La peau est extrêmement sensible au toucher, même dans l’utérus et à la naissance, la stimulation tactile procure une stimulation puissante liée au lien avec les parents et à l’exploration de l’environnement. La stimulation tactile (ou massothérapie), parfois associée à une stimulation kinesthésique (déplacement des membres), a été étudiée comme traitement pour les prématurés depuis les années 1970 (32) (33) (34) (35) (36) (37) (38) (39) (40) (41). La conclusion générale est que la stimulation tactile plusieurs fois par jour pendant environ 15 minutes entraîne un gain de poids et une augmentation de la densité osseuse chez les prématurés, améliore le développement moteur, favorise la maturation cérébrale, diminue le risque de septicémie et de stress du nouveau-né. Un programme officiel, le programme de soins et d’évaluation du développement individualisé du nouveau-né (NIDCAP), a été mis au point pour améliorer la qualité du fonctionnement neurodéveloppemental du nourrisson dans certaines néonatalogies. Un élément central des soins stimulants est la stimulation tactile. Des essais contrôlés randomisés longitudinaux ont montré une amélioration du développement moteur, affectif et cognitif en corrélation avec des améliorations significatives de l’EEG (électroencéphalographie) et de la morphologie du cerveau (IRM) par rapport à ce qui est généralement observé chez les prématurés non traités (42).

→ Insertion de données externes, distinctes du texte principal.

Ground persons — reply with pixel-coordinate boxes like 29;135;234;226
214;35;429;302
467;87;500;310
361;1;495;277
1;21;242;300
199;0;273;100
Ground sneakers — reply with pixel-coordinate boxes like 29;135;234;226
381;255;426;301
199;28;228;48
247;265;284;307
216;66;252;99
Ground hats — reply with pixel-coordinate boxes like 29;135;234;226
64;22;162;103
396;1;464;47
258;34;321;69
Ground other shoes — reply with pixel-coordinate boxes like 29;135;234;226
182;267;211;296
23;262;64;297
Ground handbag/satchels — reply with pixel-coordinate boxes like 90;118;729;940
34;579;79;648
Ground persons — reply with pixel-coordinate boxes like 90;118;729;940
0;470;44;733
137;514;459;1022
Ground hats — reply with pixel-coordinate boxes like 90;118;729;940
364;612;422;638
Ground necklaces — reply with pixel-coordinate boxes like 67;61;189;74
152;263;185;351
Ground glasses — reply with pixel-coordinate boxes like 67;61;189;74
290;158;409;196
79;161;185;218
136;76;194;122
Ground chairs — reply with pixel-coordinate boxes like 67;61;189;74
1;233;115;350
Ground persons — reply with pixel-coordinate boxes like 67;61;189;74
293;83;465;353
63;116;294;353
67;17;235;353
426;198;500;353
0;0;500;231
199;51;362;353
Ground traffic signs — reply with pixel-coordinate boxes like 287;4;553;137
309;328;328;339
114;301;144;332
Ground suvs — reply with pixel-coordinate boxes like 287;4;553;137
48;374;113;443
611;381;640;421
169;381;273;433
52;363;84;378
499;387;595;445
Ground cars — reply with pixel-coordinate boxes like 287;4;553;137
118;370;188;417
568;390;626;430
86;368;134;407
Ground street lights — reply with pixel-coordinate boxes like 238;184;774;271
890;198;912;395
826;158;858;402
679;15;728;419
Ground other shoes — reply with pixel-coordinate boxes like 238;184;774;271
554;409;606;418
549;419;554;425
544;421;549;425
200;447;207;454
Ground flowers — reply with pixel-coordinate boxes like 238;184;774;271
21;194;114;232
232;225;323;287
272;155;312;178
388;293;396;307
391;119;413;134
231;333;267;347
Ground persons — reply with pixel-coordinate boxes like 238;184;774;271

Des études sur des animaux de laboratoire ont confirmé que la stimulation tactile chez le «rat normal» améliore considérablement le développement cérébral et comportemental. Par exemple, Guzzetta (16) a montré que la stimulation tactile chez les ratons accélérait la maturation de la fonction visuelle, ce qui était associé à une augmentation dans le cortex cérébral du taux de facteur de croissance IGF-1 (ILG-1). Il a également été démontré que la stimulation tactile pendant la petite enfance améliore le comportement moteur et cognitif à l’âge adulte, ce qui était corrélé aux modifications de l’organisation dendritique corticale et à l’expression du facteur de croissance des fibroblastes-2 (FGF-2) (43) (44) (45). En outre, la stimulation tactile a considérablement amélioré les effets des lésions cérébrales périnatales et, dans une autre étude, elle a inversé les effets lié au stress dû à la privation maternelle (46). Il a également été démontré que la stimulation tactile pendant la gestation chez le rat avait des effets bénéfiques sur le comportement et la morphologie du cerveau chez le rat adulte (44) (45). De plus, l’absence de stimulation tactile entre les nourrissons et les mères altère le développement social et affectif des singes en bas âge (24). Et plus récemment, Suomi (47) a montré influence du toucher chez les bébés singes pour réduire la peur et assurer la sécurité. Il a été démontré que les expériences vécues au début de la vie, telles que le nombre de léchage et de toilettage de rats nouveau-nés par leur mère, modifiaient les profils d’expression génique (48) (49). Les interactions avec entre la mère et le nouveau-né influencent la méthylation de l’ADN dans le cortex préfrontal des singes. Il est clair que la stimulation de la peau a un effet profond sur le développement du cerveau. En effet, la massothérapie semble avoir des effets bénéfiques à tout âge et peut réduire la douleur, l’anxiété, la dépression et renforcer la fonction immunitaire (50) (51).